Bayesian credible intervals: Significant compared to what?

I have a questioned regarding the interpretation of credible intervals retrieved from, e.g., a brms model.

From this article (link below), I understand that significance is defined as both upper- and lower-95%-credible intervals etiher above or below zero - as the parameter value zero, is defined as no effect. (Understanding and interpreting confidence and credible intervals around effect estimates - PubMed)

However, when the credible intervals of a variable are then said to be significant, what are they then significant compared to?

Let me give an example:
Given a model with e.g. three variables, each of either two or three levels:

Time ~ Shoes + Experience + Age

where time is the time (in minutes) it takes participants to run a certain track, “Shoes” is a categorical factor of three levels indicating the brand of shoes participants are wearing (Nike, Adidas, or Puma), “Experience” is a categorical factor of three levels (Beginner, intermediate, pro), and Age is a categorical factor of two levels (Young or old).

The coefficient table with credible intervals is extracted, where the intercept contains the alpha-numerically lowest values of each variable. :

                    L-CI            U-CI

Intercept -3.13 -1.51
Nike -1.20 -1.00
Puma -1.32 4.55
Intermediate -1.44 -1.24
Pro -3.22 -2.24
Young -1.39 2.67

Thus, the intercept, “Nike”, “intermediate” and “Pro” all have significant, negative effects on the time, indicating that they significantly reduce the time it takes participants to run the track. BUT compared to what?

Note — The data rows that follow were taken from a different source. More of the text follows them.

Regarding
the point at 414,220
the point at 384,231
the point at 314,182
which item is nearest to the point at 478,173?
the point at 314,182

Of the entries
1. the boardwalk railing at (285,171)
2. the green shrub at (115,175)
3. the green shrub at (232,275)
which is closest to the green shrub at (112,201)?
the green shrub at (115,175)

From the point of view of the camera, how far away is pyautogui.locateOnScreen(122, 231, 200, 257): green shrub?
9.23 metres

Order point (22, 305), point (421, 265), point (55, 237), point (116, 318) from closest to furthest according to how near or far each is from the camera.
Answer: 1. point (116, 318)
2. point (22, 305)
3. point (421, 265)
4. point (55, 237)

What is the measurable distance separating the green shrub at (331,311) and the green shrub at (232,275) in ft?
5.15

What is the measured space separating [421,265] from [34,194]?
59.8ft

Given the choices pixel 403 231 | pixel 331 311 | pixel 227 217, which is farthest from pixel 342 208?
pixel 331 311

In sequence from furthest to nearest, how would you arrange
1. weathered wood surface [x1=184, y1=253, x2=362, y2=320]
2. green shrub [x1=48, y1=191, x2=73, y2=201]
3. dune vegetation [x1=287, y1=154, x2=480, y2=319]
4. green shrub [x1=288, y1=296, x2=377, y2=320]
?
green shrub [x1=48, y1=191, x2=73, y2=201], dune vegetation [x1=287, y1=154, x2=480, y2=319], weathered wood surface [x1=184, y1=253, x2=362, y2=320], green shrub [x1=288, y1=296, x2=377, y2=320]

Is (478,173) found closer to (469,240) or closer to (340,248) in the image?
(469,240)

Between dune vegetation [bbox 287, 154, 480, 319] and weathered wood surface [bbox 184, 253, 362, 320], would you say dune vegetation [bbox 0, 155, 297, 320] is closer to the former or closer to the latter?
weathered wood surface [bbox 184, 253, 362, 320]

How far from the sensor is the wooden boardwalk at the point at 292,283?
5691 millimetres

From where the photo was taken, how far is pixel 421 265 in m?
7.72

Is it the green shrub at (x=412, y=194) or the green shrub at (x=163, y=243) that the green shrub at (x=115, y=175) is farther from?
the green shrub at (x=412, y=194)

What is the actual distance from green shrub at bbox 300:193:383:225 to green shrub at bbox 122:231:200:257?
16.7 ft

I hope my question makes sense, otherwise I’ll gladly try and elaborate, and I hope you guys can help me understand how Bayesian credible intervals should be interpreted.

Any literature on the topic would also be very much appreciated!

Best regards,

The answer to this question doesn’t actually depend on whether the analysis is Bayesian nor even on whether we are reporting C*I’s (confidence or credible). Really it boils down to: How do we interpret a coefficient estimate in a model with a categorical predictor?

Here’s one treatment of the topic (this isn’t a uniquely great treatment–I just found it by googling–but I’ve glanced at it and it seems correct and clear enough).

1 Like

Thank you, but I’m still unsure as to whether the variables are compared to the pooled intercept or to each of the alpha-numerically lowest values of each variable? Put another way using my example:

Is the significance of “Nike” compared only to that of Adidas (the alpha-numerically lowest value of the variable “Shoes”) or to the whole intercept (“Adidas”, “Beginner”, “Old”, pooled)?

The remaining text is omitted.